=== DATA SUPPLIED ===

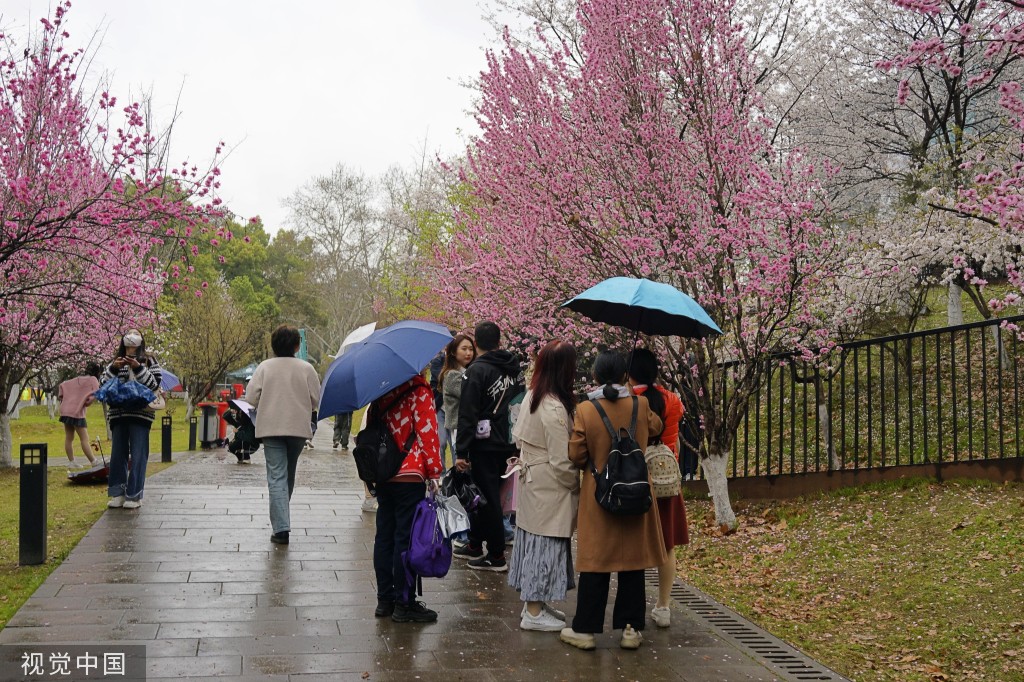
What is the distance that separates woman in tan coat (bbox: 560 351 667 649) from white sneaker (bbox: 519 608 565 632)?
0.22 meters

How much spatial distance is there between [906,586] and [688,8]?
5.90 meters

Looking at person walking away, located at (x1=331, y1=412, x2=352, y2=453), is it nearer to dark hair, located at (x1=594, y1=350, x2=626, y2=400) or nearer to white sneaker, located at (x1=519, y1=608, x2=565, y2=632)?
white sneaker, located at (x1=519, y1=608, x2=565, y2=632)

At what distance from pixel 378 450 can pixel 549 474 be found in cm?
105

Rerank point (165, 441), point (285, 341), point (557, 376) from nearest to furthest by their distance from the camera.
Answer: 1. point (557, 376)
2. point (285, 341)
3. point (165, 441)

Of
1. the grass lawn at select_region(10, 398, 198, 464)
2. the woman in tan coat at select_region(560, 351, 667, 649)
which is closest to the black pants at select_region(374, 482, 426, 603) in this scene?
the woman in tan coat at select_region(560, 351, 667, 649)

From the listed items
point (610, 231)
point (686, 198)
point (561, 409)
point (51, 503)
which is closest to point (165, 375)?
point (51, 503)

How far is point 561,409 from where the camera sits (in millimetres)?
5621

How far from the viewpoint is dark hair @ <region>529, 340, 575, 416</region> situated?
5.64 meters

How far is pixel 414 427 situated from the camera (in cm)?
577

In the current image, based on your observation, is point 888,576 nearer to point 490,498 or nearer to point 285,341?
point 490,498

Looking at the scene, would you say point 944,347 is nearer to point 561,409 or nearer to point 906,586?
point 906,586

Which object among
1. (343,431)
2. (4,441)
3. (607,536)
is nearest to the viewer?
(607,536)

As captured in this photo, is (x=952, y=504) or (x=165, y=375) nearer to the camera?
(x=952, y=504)

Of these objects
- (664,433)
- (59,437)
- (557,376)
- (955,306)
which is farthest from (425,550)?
(59,437)
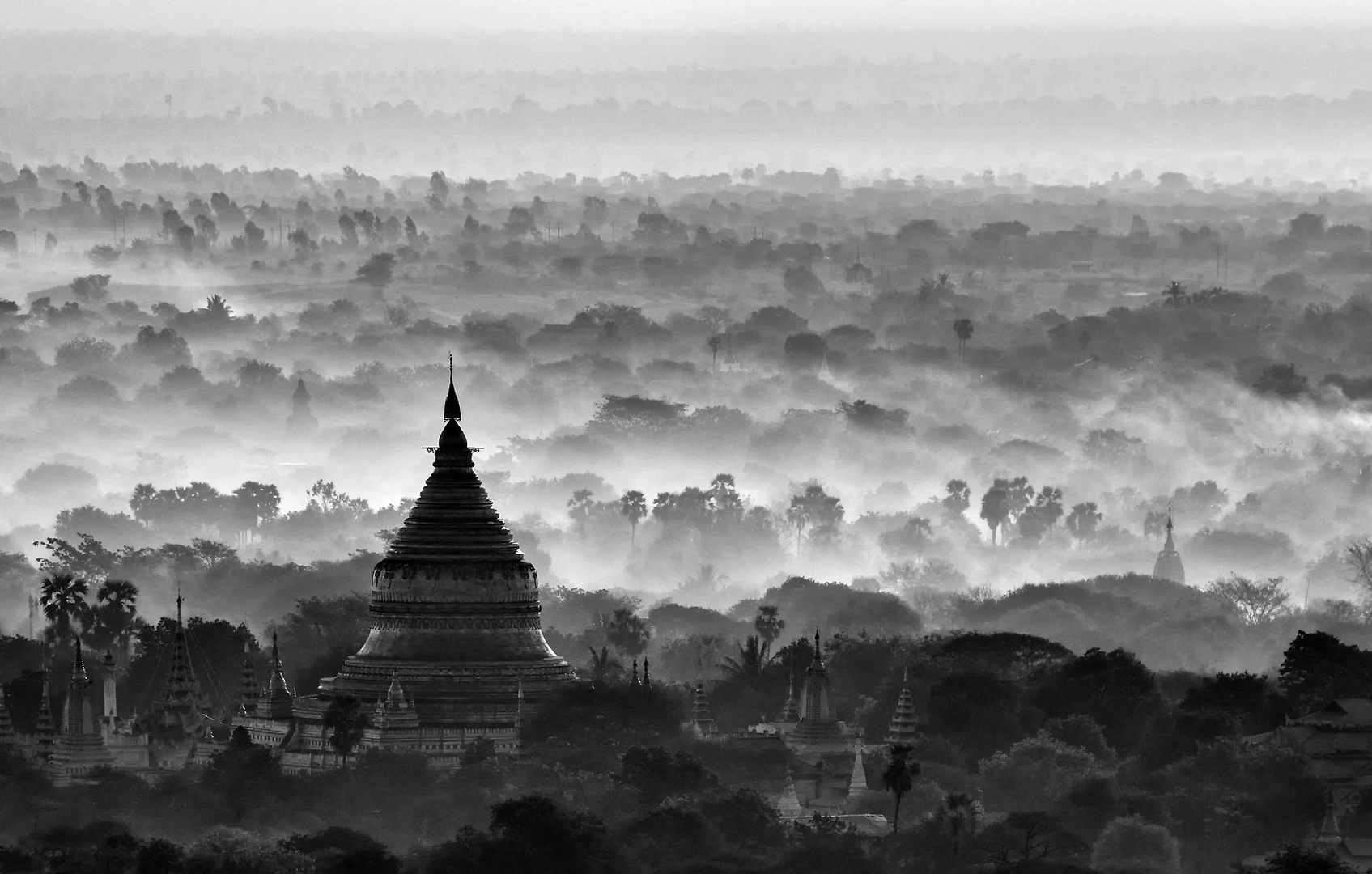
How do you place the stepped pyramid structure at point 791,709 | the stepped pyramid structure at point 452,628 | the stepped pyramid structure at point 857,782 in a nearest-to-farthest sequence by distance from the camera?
the stepped pyramid structure at point 857,782 < the stepped pyramid structure at point 452,628 < the stepped pyramid structure at point 791,709

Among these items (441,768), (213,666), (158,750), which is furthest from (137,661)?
(441,768)

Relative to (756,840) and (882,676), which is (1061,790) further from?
(882,676)

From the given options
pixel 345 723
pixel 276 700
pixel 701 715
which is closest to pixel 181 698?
pixel 276 700

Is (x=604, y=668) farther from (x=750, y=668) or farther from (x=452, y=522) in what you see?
(x=452, y=522)

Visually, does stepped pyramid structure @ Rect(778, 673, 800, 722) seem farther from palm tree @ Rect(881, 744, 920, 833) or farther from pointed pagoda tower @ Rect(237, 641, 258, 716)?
palm tree @ Rect(881, 744, 920, 833)

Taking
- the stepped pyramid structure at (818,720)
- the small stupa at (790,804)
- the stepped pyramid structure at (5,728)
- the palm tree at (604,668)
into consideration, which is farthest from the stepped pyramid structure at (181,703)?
the small stupa at (790,804)

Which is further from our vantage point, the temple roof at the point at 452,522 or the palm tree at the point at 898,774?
the temple roof at the point at 452,522

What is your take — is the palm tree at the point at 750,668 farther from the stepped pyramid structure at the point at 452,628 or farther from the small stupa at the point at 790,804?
the small stupa at the point at 790,804
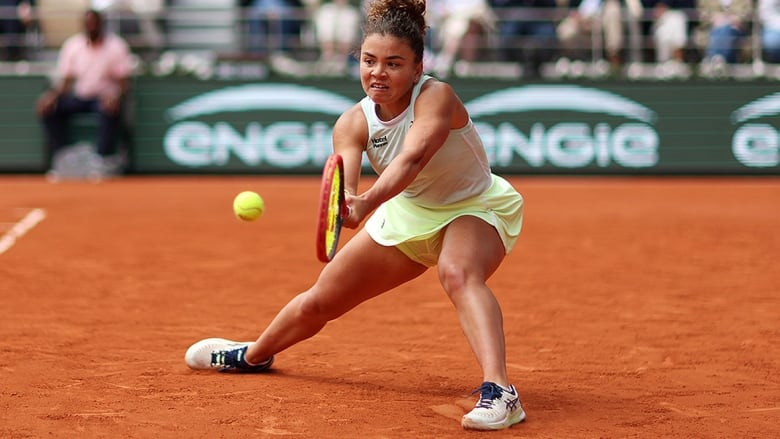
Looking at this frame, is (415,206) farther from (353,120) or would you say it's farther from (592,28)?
(592,28)

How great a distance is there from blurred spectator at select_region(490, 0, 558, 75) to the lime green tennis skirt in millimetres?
11569

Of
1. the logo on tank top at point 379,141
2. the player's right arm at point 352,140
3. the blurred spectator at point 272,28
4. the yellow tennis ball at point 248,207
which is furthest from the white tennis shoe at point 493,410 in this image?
the blurred spectator at point 272,28

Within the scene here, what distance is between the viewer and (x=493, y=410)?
4.48 meters

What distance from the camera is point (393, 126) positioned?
15.8 ft

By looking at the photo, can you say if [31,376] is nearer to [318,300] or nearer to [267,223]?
[318,300]

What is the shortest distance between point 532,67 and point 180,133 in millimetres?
5036

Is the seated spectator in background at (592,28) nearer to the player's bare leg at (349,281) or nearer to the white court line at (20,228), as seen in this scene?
the white court line at (20,228)

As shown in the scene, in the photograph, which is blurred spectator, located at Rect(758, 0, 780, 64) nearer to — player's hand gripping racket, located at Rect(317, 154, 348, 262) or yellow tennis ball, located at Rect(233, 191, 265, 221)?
yellow tennis ball, located at Rect(233, 191, 265, 221)

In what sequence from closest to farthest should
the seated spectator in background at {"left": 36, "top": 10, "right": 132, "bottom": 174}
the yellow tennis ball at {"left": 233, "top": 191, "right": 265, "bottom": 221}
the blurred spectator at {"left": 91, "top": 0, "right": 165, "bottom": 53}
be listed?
the yellow tennis ball at {"left": 233, "top": 191, "right": 265, "bottom": 221} < the seated spectator in background at {"left": 36, "top": 10, "right": 132, "bottom": 174} < the blurred spectator at {"left": 91, "top": 0, "right": 165, "bottom": 53}

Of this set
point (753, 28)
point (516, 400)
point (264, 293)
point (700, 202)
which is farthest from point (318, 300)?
point (753, 28)

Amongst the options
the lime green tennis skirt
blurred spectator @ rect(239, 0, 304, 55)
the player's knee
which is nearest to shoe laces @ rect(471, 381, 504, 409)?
the player's knee

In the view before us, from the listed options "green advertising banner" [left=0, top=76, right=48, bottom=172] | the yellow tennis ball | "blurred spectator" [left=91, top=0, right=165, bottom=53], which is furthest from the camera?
"blurred spectator" [left=91, top=0, right=165, bottom=53]

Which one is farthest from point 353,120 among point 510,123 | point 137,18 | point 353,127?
point 137,18

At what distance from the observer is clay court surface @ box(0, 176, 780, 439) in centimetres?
471
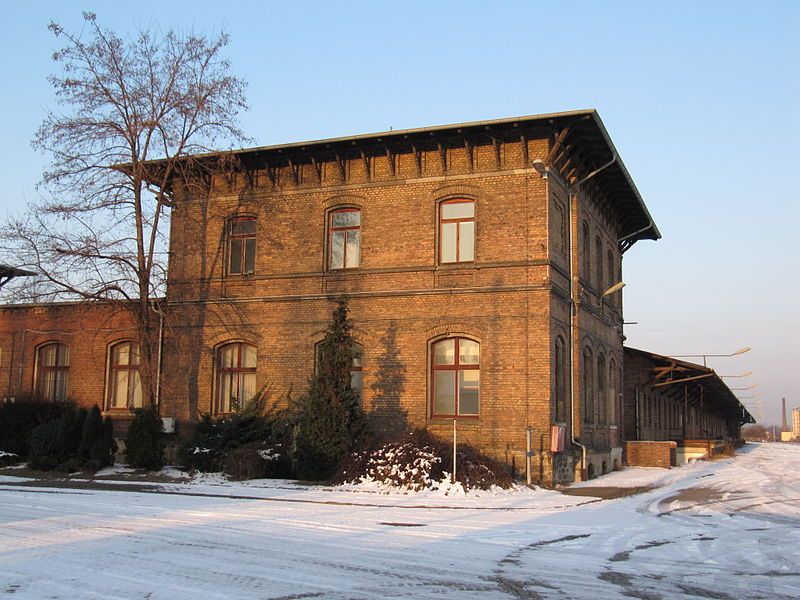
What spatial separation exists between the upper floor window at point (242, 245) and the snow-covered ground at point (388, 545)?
865 centimetres

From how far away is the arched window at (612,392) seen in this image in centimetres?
2812

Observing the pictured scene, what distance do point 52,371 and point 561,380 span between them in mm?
17646

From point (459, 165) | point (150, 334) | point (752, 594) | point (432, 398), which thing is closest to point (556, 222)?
point (459, 165)

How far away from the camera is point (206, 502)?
51.2 ft

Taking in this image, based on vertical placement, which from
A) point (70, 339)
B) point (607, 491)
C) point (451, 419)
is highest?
point (70, 339)

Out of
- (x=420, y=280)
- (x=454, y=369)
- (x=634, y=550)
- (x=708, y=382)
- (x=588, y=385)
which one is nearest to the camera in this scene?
(x=634, y=550)

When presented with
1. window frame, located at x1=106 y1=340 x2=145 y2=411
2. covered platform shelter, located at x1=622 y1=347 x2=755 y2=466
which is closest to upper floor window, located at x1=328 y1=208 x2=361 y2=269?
window frame, located at x1=106 y1=340 x2=145 y2=411

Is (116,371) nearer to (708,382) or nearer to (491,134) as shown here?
(491,134)

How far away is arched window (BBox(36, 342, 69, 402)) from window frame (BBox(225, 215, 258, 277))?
7583mm

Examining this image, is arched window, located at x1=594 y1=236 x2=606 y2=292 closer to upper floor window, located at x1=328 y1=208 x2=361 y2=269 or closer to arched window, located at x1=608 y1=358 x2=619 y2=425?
arched window, located at x1=608 y1=358 x2=619 y2=425

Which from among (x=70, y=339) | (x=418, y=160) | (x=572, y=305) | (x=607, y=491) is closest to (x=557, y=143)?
(x=418, y=160)

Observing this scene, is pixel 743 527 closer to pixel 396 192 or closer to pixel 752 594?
pixel 752 594

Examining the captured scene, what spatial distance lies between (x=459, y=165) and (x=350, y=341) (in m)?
5.84

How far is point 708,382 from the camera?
130 feet
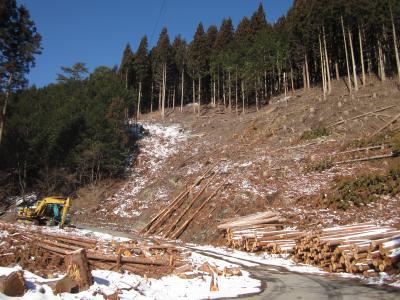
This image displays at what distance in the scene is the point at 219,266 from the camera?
11539 mm

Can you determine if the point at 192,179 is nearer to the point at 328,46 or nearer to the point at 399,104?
the point at 399,104

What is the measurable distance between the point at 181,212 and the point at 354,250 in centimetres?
1381

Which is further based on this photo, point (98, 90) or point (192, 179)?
point (98, 90)

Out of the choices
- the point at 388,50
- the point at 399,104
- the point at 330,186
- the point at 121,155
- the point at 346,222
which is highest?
the point at 388,50

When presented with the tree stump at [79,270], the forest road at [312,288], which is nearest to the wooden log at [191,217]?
the forest road at [312,288]

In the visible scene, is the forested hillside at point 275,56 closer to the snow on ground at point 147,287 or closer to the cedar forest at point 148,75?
the cedar forest at point 148,75

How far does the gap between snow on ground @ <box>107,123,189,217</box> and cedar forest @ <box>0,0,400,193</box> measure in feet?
7.22

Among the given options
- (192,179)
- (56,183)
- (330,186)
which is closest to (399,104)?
(330,186)

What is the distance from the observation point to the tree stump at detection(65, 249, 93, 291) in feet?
23.8

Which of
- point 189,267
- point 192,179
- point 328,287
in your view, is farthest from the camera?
point 192,179

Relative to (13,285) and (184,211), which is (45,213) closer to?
(184,211)

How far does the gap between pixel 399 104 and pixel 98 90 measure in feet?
105

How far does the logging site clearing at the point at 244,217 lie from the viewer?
28.3ft

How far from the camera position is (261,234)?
51.4 ft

===

• WHAT THIS TASK INVOLVES
Extract every line from the one containing "How far does the logging" through the last line of the rows, both included, and reproduce them without any alteration.

• TASK OUTPUT
How far does the logging site clearing at the point at 244,217 lie from the viewer?
28.3ft

How far from the camera position is (261,234)?
51.4 ft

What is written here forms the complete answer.